*. Disney gets criticized a lot for the way it’s tried to adapt its brand to a changing audience (and changing world), but I can appreciate the jam they’re in. Things were simpler fifty years ago. Today, animated features, even those primarily directed at kids, have to appeal to adult audiences as well, creating the bastard genre of “kidult.” Such films are then marketed as being “for kids, but parents will love them too!” I wonder if either audience is satisfied.
*. It’s refreshing then to go back to a time when a movie for kids was just a movie for kids. The only “adult” moment that registered for me here was Thomas O’Malley’s double-take when, in full PUA mode, he realizes the sexy Duchess is actually a single mom with three kids in tow. But he rolls with it and I’m sure kids at the time thought it was all good. What self-respecting man-on-the-prowl would balk at taking on three adorable toddlers?
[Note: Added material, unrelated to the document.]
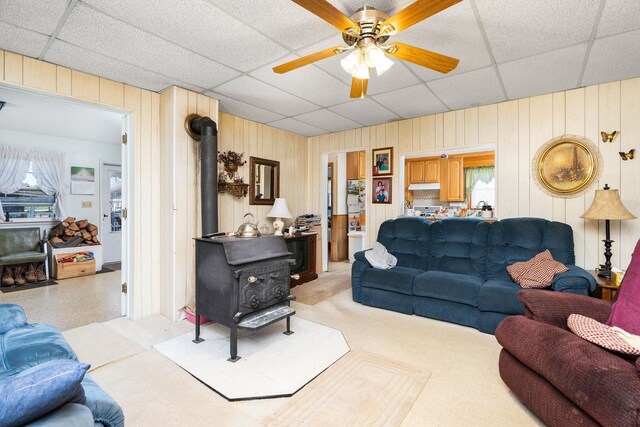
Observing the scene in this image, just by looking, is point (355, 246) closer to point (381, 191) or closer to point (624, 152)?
point (381, 191)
*. Of course, the downside of Disney sticking with what Disney does (or did, back in the day) is that their productions became formulaic. The Aristocats is a feline Lady and the Tramp (1955), and Phil Harris (voicing O’Malley) was criticized for just redoing his turn as Baloo from The Jungle Book. There are no surprises in the plot, which had to be stretched as it was just to make 78 minutes. But it’s good clean fun, and the cats are posh without being snobs. I don’t think I saw it as a kid, but I had a picture book of it that I loved.
*. The story has a rich ex-opera singer living in Paris living in a mansion with a pampered cat who has three kittens. One day, her bumbling butler overhears her making her will and leaving all her money to the cats, with the estate then reverting to him. Impatient (and poor at math) he decides upon the time-honored expedient of dumping the cats out in the country. This may be taken as kinder than actually killing them outright, and he will be served much the same way at the end, but having lived in the country most of my life and had plenty such cats show up in my barn I can tell you that most don’t make it and it might be less cruel to just put them down.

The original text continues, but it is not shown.